# Awesome day for me



## bradley4 (Mar 31, 2014)

Had an awesome day in North East Ohio today. Blue geese and snow geese







seen well over 500 geese and 200 ducks today. A group of 150 snows landed in the spread. Shortly after another group of 100 came through. A true lifetime memory hunt. The snow goose on far left and blue goose 2nd from the right are headed to taxidermist. Any reputable recommendations where to take them?


----------



## 9Left (Jun 23, 2012)

Awesome! congrats on the hunt!


----------



## RMK (Feb 21, 2017)

congrats! awesome birds and looks like it was a great hunt! might be a little bit of a hall for you but i think it would be worth it... mcnamaras taxidermy. located close to spencerville just south west of lima. dude does great bird work and has been doing great work for quite a while. hes done several for me. attention to detail is pretty amazing.


----------



## Flathead76 (May 2, 2010)

That's awesome.

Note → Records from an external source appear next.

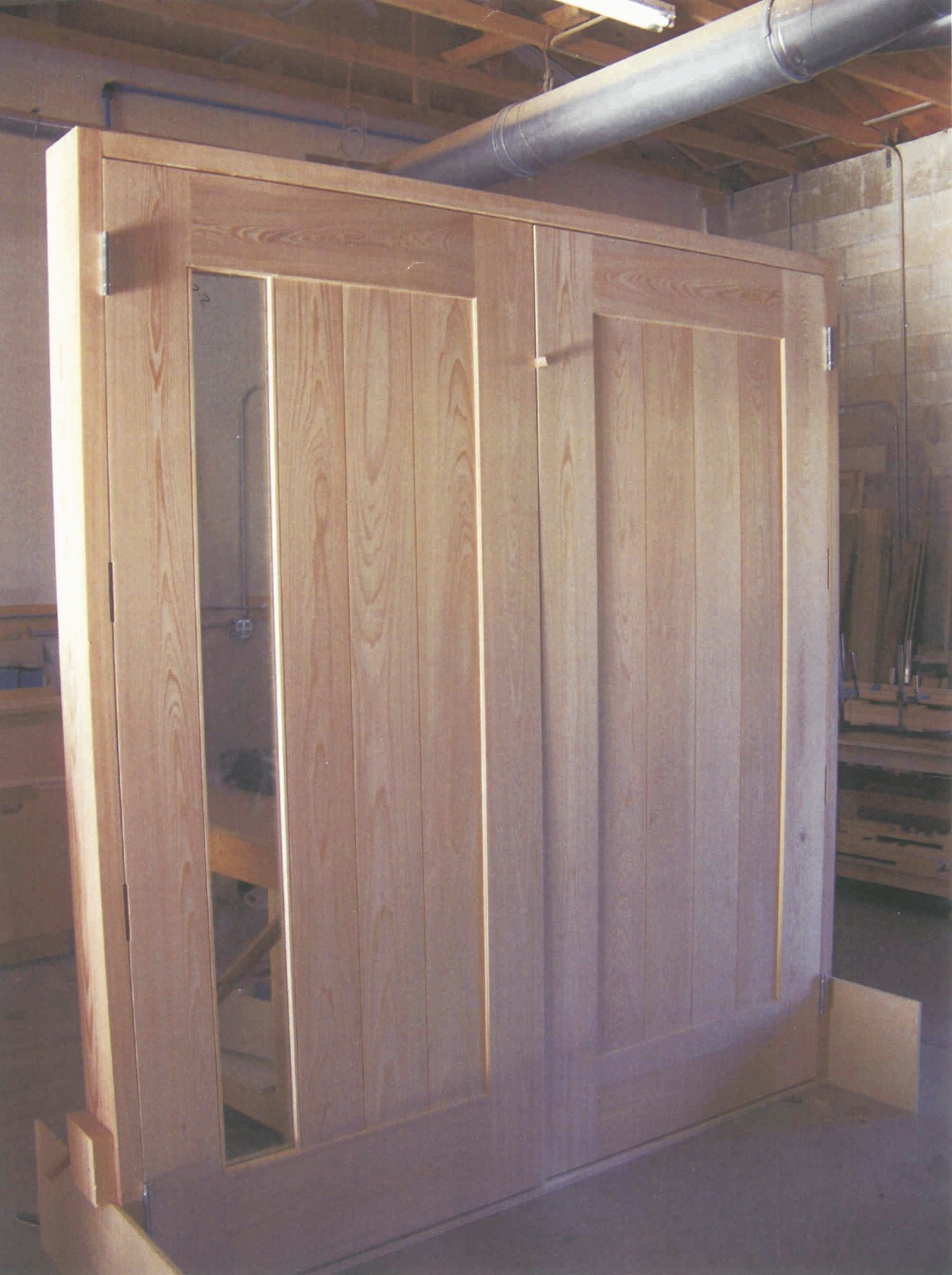 Cypress door system with one glass pane, in process -<br />Nassau, Bahamas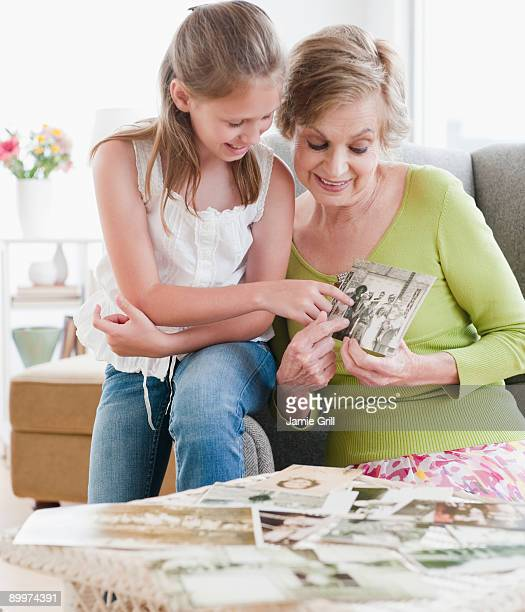 Grandmother showing granddaughter old photos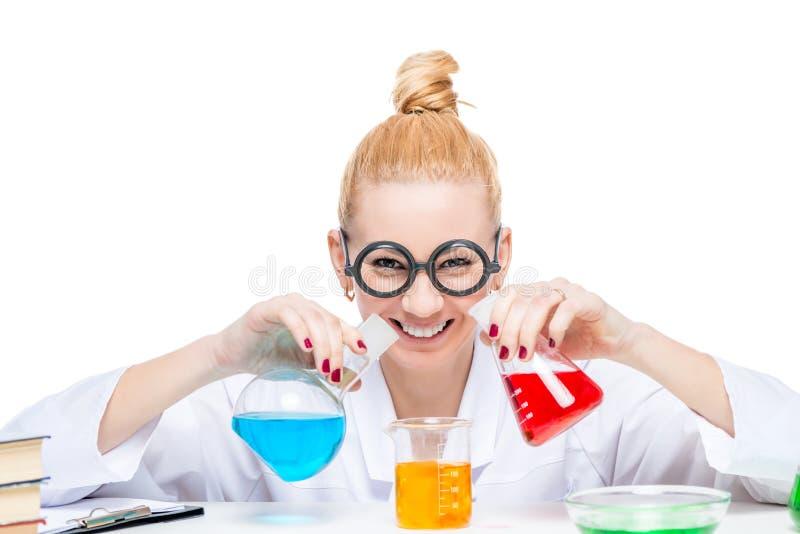 El ayudante de laboratorio feliz mezcla los líquidos en un laboratorio foto de archivo libre de regalías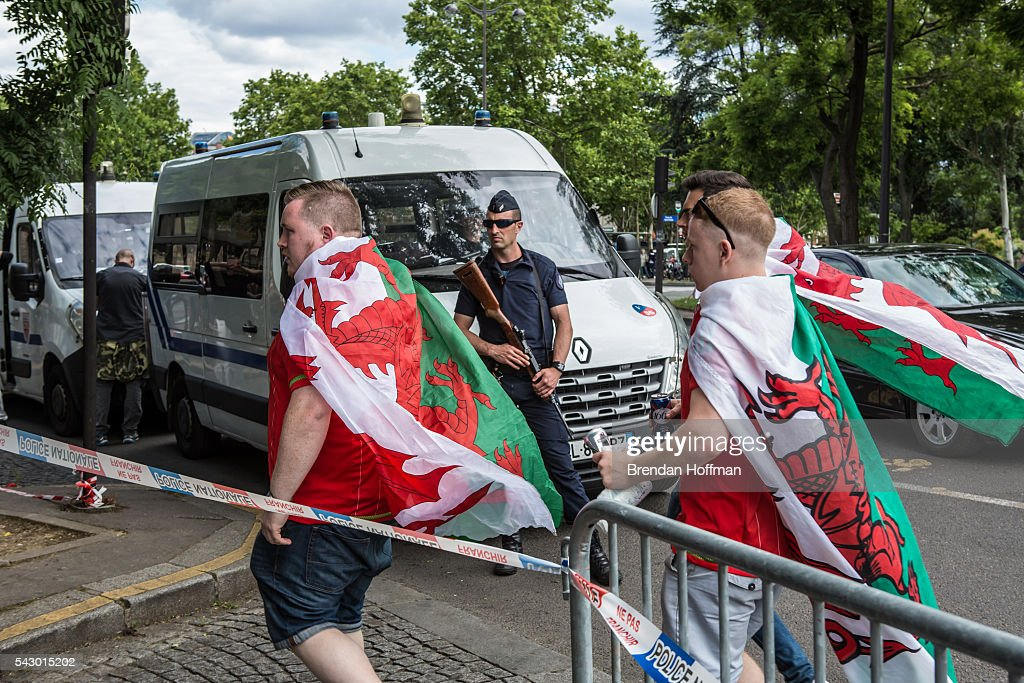Welsh fans walk past a police officer near the Parc des Princes stadium ahead of the football match between Wales and Northern Ireland during UEFA Euro 2016 tournament on June 25, 2016 in Paris, France. The two teams met in the Round of 16 at Parc des Princes in Paris, where Wales won 1-0.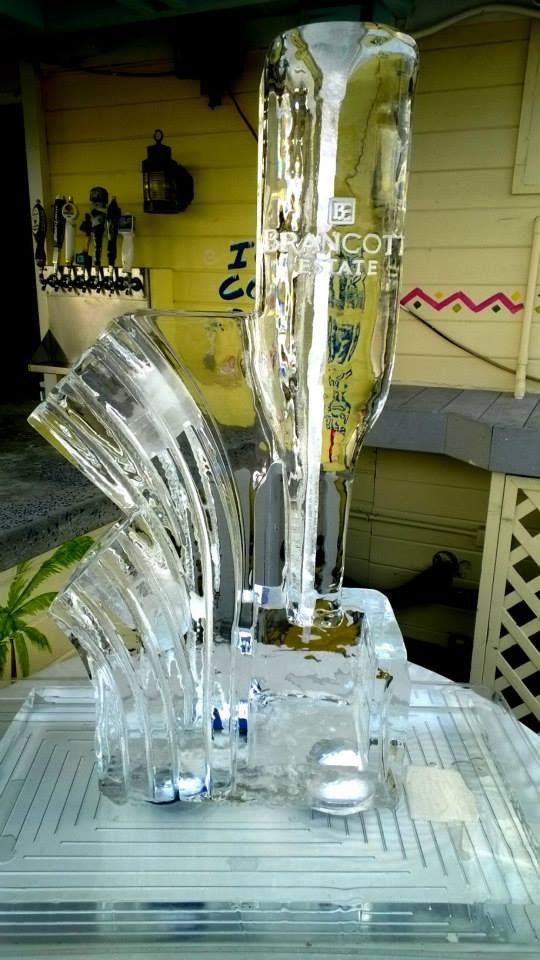 Ice luge with bottle holders on the side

Snows also taste alot better than Canada geese.


----------



## 3 dog Ed (Apr 25, 2014)

That is a great hunt and must have been an awesome sight. Can’t wait til I get a chance at a snow goose.


----------



## 3 dog Ed (Apr 25, 2014)

BTW how many dekes were you running in that spread?


----------



## bradley4 (Mar 31, 2014)

Was a very cool sight. Since it was only 2 of us out there we only put out about 75 or so


----------



## Derby309 (Apr 11, 2011)

What fullbodys you using they look good


----------